Succession’s first episode recently aired for the first time in the UK; in the US, meanwhile, the HBO series has just finished its first season.
What’s been interesting to observe, though, is the narrative that’s built up around Succession. Certainly, the series is well acclaimed – or, at least, it is now. There’s been a noticeable trend of people who watched the pilot episode and gave up, only returning because of the strong word of mouth from those who did continue with the series; in terms of the show’s reception, Succession is the story of a programme that lost a lot of viewers before eventually reclaiming them.
It’s not difficult to understand why someone might not want to continue watching Succession after finishing the first episode. It’s not that it’s a bad episode, exactly; in a lot of ways, it’s quite compelling. However, focusing as it does on a family seemingly comprised entirely of deeply horrible people, Succession isn’t a programme that goes out of its way to endear viewers to its characters – indeed, the exaggerated displays of ostentatious wealth that punctuate the pilot episode are no doubt intended to elicit contempt for the characters. There’s no ‘pat the dog’ moment, with director Adam McKay and writer Jesse Armstrong going to great lengths to ensure that, by the end of the episode, you’re going to hate more or less all of them.
Hardly surprising, then, that it worked, and viewers and critics alike began to drift away from the show. In a world where the likes of Jeff Bezos and Elon Musk are held in great contempt by the zeitgeist, a show that’s about a family who are equally dislikeable for broadly similar reasons (there’s more than a dash of Rupert Murdoch thrown in for good measure), something like Succession is destined to be a hard sell – until it became apparent that the pilot was setting these characters up with the intention of tearing them down, hence the programme attracting back so many of its lost viewers.

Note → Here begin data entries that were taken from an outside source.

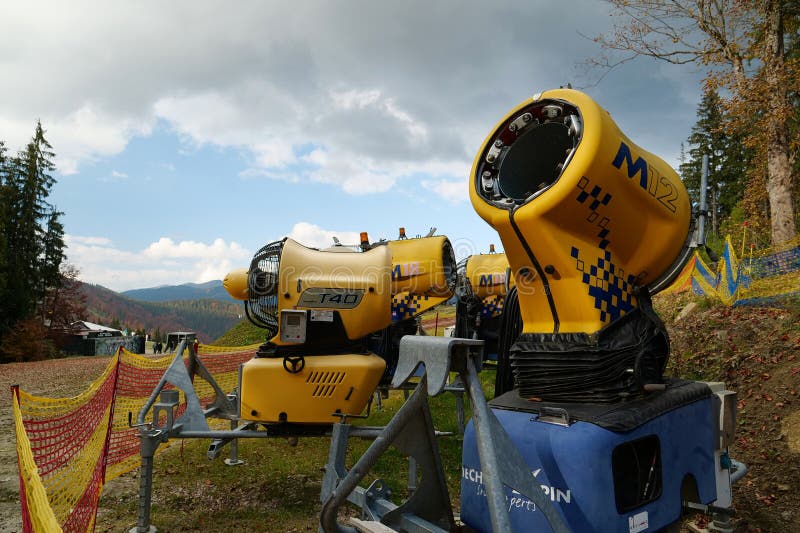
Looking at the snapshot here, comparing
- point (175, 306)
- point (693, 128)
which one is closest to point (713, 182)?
point (693, 128)

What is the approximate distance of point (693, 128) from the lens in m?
47.7

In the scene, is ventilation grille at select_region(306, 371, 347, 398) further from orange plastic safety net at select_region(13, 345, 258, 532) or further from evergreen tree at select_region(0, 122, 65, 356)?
evergreen tree at select_region(0, 122, 65, 356)

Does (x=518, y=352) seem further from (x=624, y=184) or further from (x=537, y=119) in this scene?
(x=537, y=119)

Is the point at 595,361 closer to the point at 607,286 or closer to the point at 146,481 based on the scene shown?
the point at 607,286

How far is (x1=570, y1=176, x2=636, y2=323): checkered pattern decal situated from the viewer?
8.31 ft

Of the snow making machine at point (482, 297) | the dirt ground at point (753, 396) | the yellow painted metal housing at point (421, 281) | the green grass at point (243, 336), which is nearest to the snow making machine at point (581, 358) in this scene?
the dirt ground at point (753, 396)

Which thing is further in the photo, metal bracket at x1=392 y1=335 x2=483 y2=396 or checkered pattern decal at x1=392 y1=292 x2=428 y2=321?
checkered pattern decal at x1=392 y1=292 x2=428 y2=321

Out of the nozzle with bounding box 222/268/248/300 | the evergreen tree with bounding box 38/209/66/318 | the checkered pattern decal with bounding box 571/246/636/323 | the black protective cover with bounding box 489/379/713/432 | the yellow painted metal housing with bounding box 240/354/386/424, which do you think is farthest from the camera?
the evergreen tree with bounding box 38/209/66/318

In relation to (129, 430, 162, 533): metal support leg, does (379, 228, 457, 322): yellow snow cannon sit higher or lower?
higher

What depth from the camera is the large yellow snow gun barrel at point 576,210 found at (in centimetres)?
249

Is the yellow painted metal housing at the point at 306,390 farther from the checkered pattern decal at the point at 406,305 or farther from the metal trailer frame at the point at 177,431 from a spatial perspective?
the checkered pattern decal at the point at 406,305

Often, when interviewing actors, writers and directors, I’ll ask them how important they think it is to have likeable characters. Almost invariably, they’ll say that it’s much more important to have a character who’s interesting and engaging, someone compelling and perhaps relatable, rather than straightforwardly likeable. All of which is true – but does it matter if, in Succession’s case at least, the characters are so dislikeable that people start to turn off in droves?
This, then, leads to another question: how long should you wait for a television show to get good? How much time do you invest to allow the full scope of a series to unfold, if you’re not actually especially enjoying it at the beginning?

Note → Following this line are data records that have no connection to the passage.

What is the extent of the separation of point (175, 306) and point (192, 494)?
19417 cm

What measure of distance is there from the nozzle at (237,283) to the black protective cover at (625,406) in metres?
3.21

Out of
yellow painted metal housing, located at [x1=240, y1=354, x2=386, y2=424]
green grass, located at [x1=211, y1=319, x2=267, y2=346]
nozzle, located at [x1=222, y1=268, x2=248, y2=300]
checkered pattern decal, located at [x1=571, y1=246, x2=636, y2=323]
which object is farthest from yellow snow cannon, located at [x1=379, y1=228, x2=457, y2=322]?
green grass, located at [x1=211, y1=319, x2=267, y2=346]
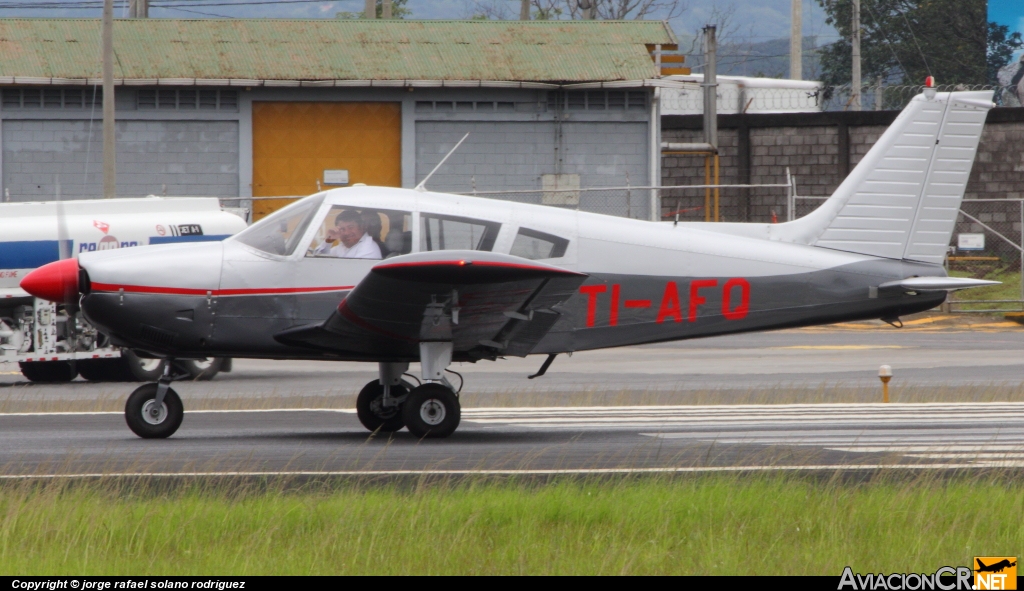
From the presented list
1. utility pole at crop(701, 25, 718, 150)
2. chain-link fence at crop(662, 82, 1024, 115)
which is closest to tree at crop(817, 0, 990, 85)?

The answer is always going to be personal and idiosyncratic, differing from individual to individual, and more to the point differing between programmes. As a viewer, I’ll always try to give a series at least three episodes before I abandon it, though even then that’s often dependent on how many episodes the series itself has – after a while, there’s a feeling that if I’ve started something, I might as well finish it. This doesn’t always bear out – I gave up on the recent conspiracy thriller Deep State lead by Mark Strong after having watched six of its eight episodes, and never bothered to finish BBC One’s Howards End adaptation starring Hayley Atwell because, despite mostly enjoying it, it took me several days to realise I’d missed the most recent episode. In any case, standards are always going to be different for different people, and “you have to watch a lot of rubbish stuff before you get to the good bits” is a pretty poor caveat to add to any recommendation.
As a critic (of sorts), though, I’m increasingly hesitant to write about a show until I’ve seen the entire series. There’s a fair argument to be made that that shouldn’t be the case – a version of television criticism that loses sight of episodic debate and discussion entirely would be poorer for it – and yet so often I find that you (well, more accurately, I – a better critic probably could) can’t really offer much meaningful commentary on a piece of television after just a few episodes. An obvious recent example is The Resident, a programme I was initially willing to write off as rubbish but watched become something much stranger (albeit still kinda rubbish), but I think more telling is Genius: Picasso. It’s a programme with a solid chance of appearing on my end of year favourites because of how much I enjoyed its deconstruction of the gendered understanding of genius – but a lot of critics dismissed the show, rightly or wrongly, for the early episodes that, though necessary to set up the coming deconstruction, appeared on their own terms to typify the aforementioned gendered view of genius.
Hopefully, if the success of Succession leads to one thing, it’ll be viewers and critics alike being a little more willing to spend time with a programme to let it grow and develop – it’s understandable why, with so much TV and so little time, one might be reluctant, but it can often turn out to be quite rewarding.